Let's apply this to our problem. For the function f(x, y) = 2x^3 + 3y^2 + 1, the partial derivative with respect to x, denoted as f_x, is found by treating y as a constant and differentiating only with respect to x. This results in f_x = 6x². Similarly, the partial derivative with respect to y, noted as f_y, is obtained by treating x as a constant, yielding f_y = 6y. These operations provide insight into the function's behavior regarding individual variables.

Mixed Partial Derivative

The concept of a mixed partial derivative occurs when you're interested in how a function's rate of change with respect to one variable is itself changing with respect to another variable. In simpler terms, it tells you how the slope of the hill is changing as you walk north while you're facing east.

To find the mixed partial derivative of f(x, y) from our exercise, we first took the derivative with respect to x to get f_x = 6x², and then we took the derivative of this result with respect to y. Since 6x² does not contain y, its derivative with respect to y is zero, which gives us f_xy = 0. The reverse process involves computing f_y = 6y, and then differentiating this result with respect to x, which also gives us zero. Hence, f_yx = 0. The symmetry observed in these mixed partial derivatives isn't just coincidental, as explained by Clairaut's theorem.

Clairaut's Theorem in Calculus

The symmetry we observed in mixed partial derivatives isn't a happy accident but instead is described by a fundamental result known as Clairaut's theorem. This theorem states that if a function's mixed partial derivatives are continuous around a point, then the order of differentiation does not matter—the mixed partial derivatives are equal.

In the context of our function f(x, y) = 2x^3 + 3y^2 + 1, we've calculated both f_xy and f_yx and found them both to be zero. Clairaut's theorem guarantees us this equality because the involved functions are smooth and continuous, meaning the partial derivatives can be interchanged without affecting the outcome. This property assures us of the consistency and reliability of mixed partial derivatives in analyzing multivariable functions.

Multivariable Calculus

The broader subject that encapsulates these concepts is multivariable calculus. It's the extension of calculus to functions of more than one variable. Just as standard calculus involves the study of rates and cumulative changes in single-variable functions, multivariable calculus generalizes these concepts to multiple dimensions.

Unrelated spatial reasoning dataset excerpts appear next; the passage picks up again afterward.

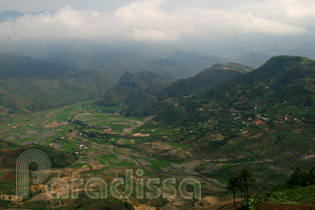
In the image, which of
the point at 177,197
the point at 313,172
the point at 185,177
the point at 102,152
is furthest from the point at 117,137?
the point at 313,172

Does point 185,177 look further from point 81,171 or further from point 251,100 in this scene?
point 251,100

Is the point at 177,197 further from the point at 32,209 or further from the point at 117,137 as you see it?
the point at 117,137

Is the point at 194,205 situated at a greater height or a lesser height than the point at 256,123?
lesser

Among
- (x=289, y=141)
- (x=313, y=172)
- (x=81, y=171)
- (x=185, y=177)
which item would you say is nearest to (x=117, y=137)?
(x=81, y=171)

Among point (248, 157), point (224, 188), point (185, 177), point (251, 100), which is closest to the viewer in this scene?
point (224, 188)

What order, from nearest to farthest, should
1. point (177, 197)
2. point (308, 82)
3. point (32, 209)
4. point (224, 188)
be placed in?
1. point (32, 209)
2. point (177, 197)
3. point (224, 188)
4. point (308, 82)

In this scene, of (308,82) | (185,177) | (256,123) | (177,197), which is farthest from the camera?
(308,82)

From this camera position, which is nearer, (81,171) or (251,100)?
(81,171)

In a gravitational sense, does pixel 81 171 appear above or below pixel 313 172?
below

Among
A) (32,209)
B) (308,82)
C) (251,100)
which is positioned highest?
(308,82)
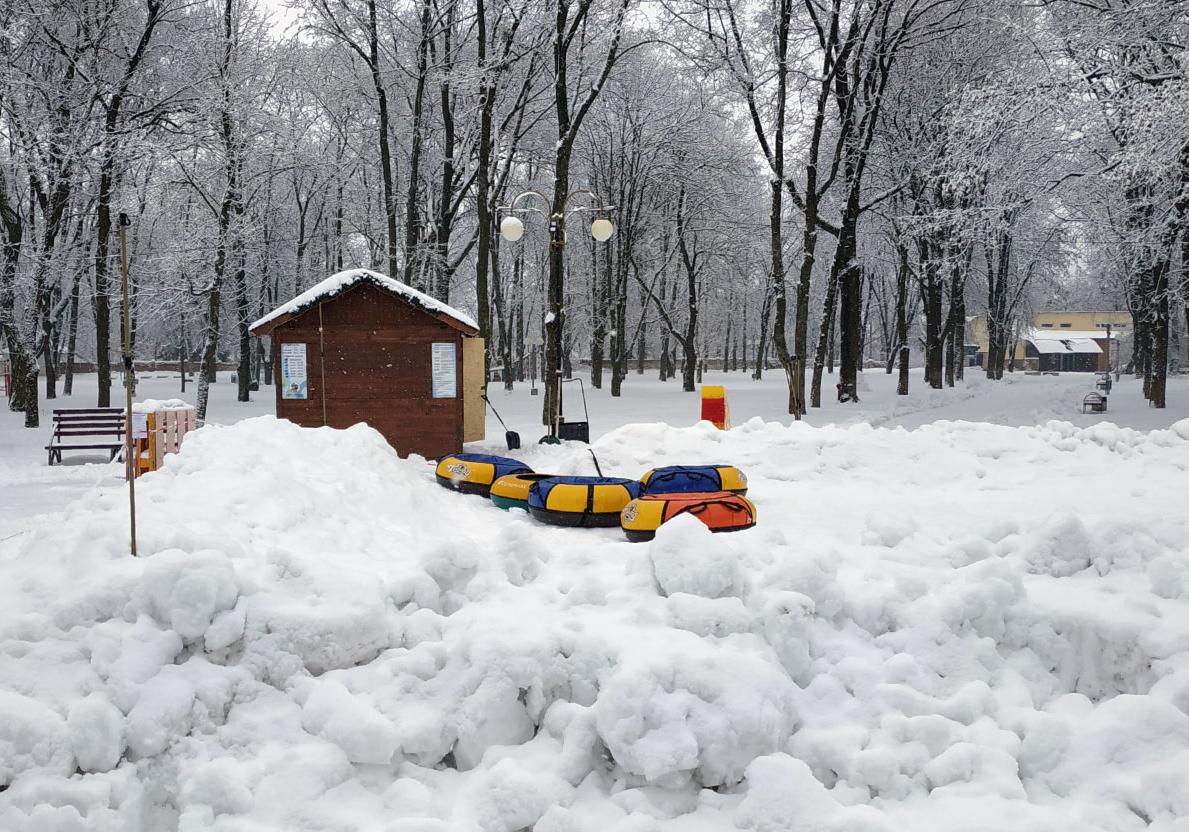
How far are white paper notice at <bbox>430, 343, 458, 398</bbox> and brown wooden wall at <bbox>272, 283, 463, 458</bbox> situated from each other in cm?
6

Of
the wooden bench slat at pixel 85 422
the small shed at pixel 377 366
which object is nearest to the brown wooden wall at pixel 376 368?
the small shed at pixel 377 366

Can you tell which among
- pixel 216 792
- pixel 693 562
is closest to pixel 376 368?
pixel 693 562

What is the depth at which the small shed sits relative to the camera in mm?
11672

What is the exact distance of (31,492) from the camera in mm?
9344

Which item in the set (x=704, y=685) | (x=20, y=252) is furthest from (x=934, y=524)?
(x=20, y=252)

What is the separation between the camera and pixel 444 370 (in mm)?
11867

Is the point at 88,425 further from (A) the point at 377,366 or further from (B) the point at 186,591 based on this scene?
(B) the point at 186,591

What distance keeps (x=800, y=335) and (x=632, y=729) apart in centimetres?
1488

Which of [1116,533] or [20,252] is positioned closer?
[1116,533]

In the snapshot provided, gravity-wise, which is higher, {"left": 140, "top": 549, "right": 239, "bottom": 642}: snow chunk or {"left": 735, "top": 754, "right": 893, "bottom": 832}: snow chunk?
{"left": 140, "top": 549, "right": 239, "bottom": 642}: snow chunk

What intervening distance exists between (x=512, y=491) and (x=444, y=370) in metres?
4.56

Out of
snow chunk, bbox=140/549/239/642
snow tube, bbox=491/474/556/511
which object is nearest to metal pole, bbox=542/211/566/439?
snow tube, bbox=491/474/556/511

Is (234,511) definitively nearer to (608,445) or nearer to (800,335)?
(608,445)

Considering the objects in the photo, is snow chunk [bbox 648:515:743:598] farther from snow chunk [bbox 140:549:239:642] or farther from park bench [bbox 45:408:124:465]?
park bench [bbox 45:408:124:465]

For example, in analyzing our function f(x, y), multivariable calculus allows us to explore how changes in x and y independently and collectively affect the value of f. It involves not just partial derivatives but also multiple integrals, vector calculus, and the analysis of vector fields. Multivariable calculus plays a vital role in many disciplines including physics, engineering, economics, and more, providing powerful tools for modeling and solving real-world problems in various spaces and dimensions.